*WHAT IS NEEDED:* Will you restate verbatim the lines running from the line with "Can you tell" to the end of the data, leaving out everything else?

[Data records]
━━━

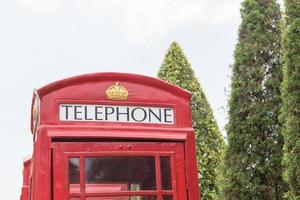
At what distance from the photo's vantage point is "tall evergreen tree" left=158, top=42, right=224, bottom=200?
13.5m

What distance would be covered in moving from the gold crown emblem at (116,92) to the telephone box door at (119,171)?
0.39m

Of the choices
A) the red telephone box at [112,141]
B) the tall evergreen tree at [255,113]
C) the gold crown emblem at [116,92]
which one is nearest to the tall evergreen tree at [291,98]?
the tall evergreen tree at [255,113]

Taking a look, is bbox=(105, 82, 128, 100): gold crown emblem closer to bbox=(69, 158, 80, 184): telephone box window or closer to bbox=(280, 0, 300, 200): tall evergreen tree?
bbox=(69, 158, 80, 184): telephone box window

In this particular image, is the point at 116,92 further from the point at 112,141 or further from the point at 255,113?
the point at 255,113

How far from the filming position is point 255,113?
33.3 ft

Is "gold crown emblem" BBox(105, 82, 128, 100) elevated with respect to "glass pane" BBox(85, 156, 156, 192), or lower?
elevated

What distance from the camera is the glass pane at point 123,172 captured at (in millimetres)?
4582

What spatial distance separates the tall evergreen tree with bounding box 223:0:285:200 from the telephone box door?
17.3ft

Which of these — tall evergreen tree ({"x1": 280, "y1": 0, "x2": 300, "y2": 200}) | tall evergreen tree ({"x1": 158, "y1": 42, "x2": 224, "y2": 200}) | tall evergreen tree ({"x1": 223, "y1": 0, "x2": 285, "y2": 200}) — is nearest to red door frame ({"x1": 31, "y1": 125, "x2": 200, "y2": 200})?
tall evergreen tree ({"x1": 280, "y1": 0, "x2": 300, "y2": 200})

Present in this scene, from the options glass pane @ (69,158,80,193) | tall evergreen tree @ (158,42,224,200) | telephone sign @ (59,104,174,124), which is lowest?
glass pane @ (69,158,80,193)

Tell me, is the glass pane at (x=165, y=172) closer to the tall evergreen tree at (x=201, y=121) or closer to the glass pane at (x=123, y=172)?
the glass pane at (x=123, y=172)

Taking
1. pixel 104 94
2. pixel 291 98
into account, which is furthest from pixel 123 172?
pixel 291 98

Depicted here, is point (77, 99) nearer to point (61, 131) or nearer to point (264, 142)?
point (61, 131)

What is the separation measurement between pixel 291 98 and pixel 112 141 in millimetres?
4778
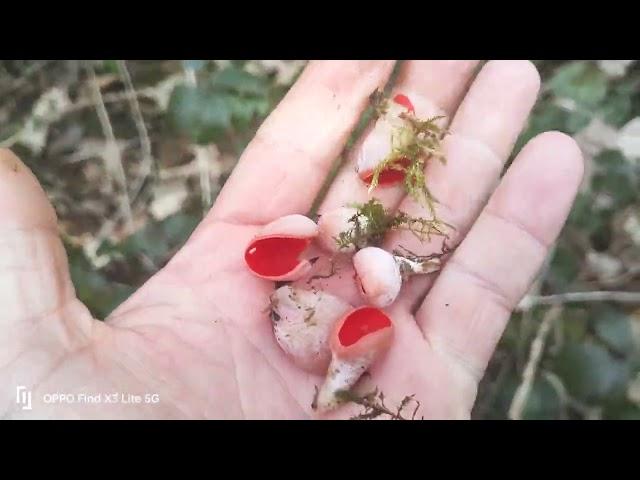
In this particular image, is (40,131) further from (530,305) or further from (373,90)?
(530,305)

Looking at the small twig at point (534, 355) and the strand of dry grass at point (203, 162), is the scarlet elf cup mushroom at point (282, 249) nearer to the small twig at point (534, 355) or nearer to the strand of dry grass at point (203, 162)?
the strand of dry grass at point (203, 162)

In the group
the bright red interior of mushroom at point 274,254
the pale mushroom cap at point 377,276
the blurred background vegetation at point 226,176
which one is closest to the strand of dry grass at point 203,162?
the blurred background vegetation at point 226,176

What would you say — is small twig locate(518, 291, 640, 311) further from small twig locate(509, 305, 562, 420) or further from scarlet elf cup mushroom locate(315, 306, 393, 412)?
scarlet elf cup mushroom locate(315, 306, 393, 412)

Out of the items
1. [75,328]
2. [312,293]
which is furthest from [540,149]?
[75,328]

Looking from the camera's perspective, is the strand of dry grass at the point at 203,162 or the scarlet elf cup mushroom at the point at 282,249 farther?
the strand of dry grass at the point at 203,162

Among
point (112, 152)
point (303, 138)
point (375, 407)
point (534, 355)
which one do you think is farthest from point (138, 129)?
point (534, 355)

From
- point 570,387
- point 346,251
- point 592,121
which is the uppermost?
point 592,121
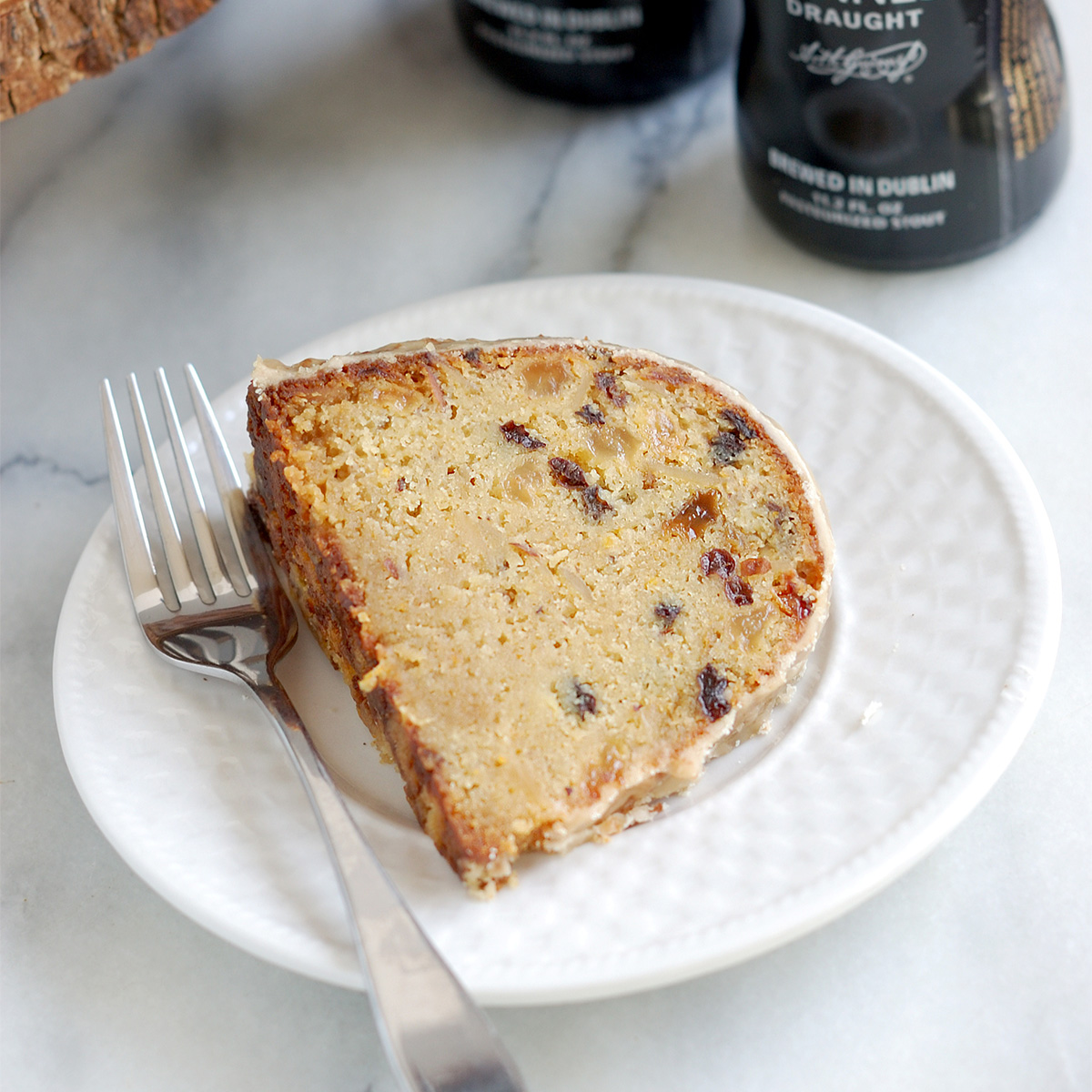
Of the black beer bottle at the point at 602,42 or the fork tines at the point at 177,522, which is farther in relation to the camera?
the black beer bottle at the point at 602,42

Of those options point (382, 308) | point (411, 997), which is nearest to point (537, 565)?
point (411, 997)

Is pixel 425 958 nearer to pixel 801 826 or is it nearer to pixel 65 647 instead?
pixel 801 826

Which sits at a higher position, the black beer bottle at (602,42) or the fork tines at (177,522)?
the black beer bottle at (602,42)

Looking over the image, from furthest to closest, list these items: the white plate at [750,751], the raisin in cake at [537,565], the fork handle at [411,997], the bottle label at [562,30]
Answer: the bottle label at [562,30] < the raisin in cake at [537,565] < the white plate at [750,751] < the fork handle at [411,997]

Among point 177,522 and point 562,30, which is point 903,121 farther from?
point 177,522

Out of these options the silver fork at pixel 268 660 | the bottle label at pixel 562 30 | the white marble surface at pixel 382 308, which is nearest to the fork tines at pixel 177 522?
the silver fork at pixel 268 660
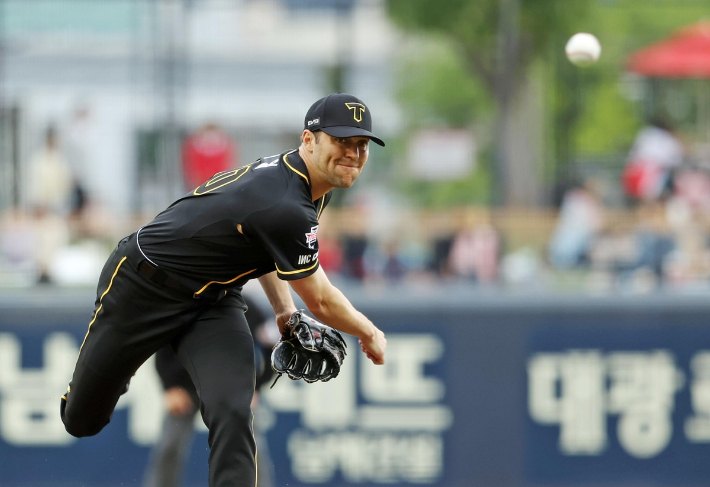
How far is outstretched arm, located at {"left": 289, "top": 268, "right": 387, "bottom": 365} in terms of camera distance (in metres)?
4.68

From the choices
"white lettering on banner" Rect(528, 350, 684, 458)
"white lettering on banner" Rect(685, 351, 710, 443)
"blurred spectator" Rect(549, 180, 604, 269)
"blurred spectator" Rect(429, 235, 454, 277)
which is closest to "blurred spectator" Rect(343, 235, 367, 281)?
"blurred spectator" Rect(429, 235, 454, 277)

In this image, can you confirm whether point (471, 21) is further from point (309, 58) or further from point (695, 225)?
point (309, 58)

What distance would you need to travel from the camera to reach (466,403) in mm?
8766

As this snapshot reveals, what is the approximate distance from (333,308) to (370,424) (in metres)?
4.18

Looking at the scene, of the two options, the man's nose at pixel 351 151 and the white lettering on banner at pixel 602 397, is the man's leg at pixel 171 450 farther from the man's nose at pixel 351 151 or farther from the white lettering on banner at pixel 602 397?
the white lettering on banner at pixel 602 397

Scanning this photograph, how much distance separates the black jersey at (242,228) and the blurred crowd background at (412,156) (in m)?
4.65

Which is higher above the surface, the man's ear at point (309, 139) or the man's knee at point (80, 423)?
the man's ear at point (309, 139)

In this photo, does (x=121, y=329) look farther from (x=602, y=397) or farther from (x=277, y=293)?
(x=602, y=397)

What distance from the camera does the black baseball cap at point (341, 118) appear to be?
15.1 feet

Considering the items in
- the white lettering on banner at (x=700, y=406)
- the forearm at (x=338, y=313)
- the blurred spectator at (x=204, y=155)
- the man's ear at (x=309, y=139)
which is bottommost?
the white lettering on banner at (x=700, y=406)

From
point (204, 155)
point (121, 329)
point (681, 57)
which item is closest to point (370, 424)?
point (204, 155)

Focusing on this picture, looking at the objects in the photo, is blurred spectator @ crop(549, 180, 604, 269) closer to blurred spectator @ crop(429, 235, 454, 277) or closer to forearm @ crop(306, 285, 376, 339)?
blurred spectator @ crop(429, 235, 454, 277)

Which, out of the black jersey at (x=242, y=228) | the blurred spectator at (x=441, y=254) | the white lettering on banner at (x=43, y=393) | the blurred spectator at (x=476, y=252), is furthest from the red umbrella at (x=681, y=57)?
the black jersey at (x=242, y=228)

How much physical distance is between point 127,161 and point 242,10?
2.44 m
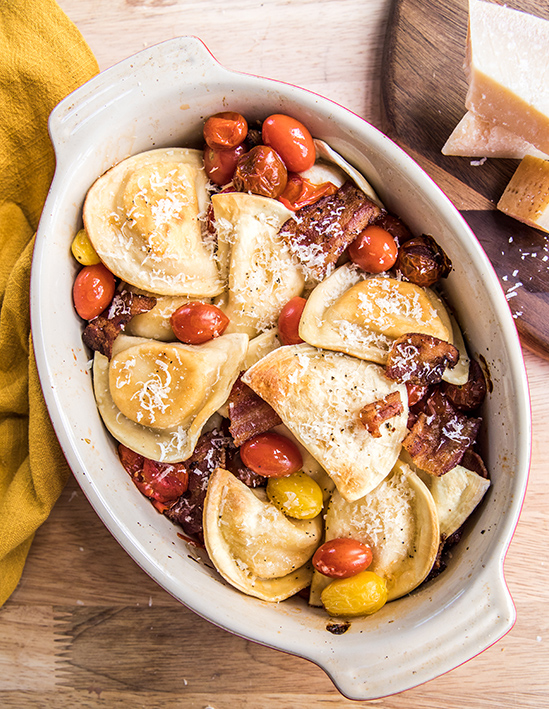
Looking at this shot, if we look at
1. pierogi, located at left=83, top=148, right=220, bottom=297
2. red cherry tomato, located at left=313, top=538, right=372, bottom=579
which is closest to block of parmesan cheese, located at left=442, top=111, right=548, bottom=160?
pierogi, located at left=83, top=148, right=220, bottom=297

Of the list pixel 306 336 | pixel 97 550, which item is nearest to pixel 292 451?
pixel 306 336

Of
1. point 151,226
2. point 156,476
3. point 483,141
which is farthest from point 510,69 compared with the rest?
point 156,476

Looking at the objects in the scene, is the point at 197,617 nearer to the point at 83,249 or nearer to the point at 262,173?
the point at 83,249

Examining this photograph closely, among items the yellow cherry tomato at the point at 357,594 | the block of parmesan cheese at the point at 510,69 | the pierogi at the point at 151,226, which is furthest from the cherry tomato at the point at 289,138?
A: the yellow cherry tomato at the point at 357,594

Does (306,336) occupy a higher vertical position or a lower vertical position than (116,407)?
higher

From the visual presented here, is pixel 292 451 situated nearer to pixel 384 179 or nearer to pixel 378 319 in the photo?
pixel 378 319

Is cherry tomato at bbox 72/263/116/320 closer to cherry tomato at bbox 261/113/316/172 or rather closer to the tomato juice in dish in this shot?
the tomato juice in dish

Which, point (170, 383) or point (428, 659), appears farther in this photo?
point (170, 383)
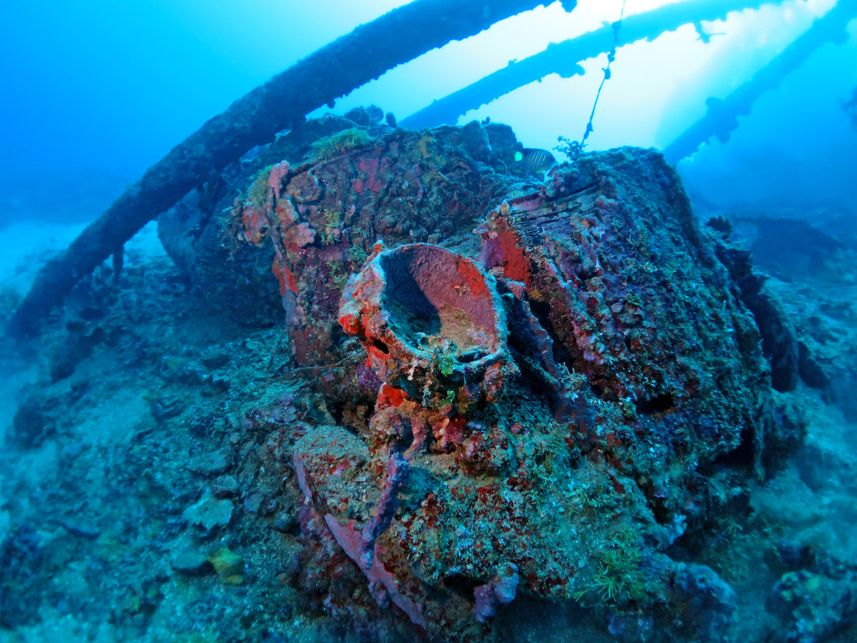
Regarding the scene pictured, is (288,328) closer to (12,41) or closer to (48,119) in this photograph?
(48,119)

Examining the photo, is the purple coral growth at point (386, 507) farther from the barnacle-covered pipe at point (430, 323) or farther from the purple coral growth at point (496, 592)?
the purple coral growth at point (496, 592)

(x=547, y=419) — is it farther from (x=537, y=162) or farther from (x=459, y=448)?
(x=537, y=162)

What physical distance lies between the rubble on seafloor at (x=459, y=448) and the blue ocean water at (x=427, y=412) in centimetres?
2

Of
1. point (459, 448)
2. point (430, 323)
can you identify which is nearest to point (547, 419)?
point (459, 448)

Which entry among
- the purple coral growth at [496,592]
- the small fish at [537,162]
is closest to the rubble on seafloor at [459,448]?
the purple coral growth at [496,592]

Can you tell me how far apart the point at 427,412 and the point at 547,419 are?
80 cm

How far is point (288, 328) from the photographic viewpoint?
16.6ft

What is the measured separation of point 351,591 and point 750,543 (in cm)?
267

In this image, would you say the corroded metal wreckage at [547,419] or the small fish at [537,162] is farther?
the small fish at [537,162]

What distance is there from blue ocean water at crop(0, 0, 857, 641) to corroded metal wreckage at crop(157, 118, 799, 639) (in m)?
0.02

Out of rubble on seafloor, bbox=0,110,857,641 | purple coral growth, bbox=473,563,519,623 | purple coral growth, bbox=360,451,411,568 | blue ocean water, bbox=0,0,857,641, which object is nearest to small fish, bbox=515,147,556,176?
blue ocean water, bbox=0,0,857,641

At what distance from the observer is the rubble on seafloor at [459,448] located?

━━━

*ANSWER TO THE PROBLEM:*
Can you tell me how far apart the point at 427,412 and the point at 547,419 are?
80 cm

How far is point (288, 328) from the photographic viewpoint?
16.6ft

What is the measured separation of point 351,591 and point 750,543 (in cm)?
267

In this image, would you say the corroded metal wreckage at [547,419] or the small fish at [537,162] is farther?
the small fish at [537,162]

What distance is there from blue ocean water at crop(0, 0, 857, 641) to corroded metal wreckage at crop(157, 118, 799, 639) (in m)?
0.02

Out of rubble on seafloor, bbox=0,110,857,641 | purple coral growth, bbox=473,563,519,623 | purple coral growth, bbox=360,451,411,568 | blue ocean water, bbox=0,0,857,641, which object is nearest to small fish, bbox=515,147,556,176?
blue ocean water, bbox=0,0,857,641

At what distance from the observer is the rubble on seafloor at [459,448] located?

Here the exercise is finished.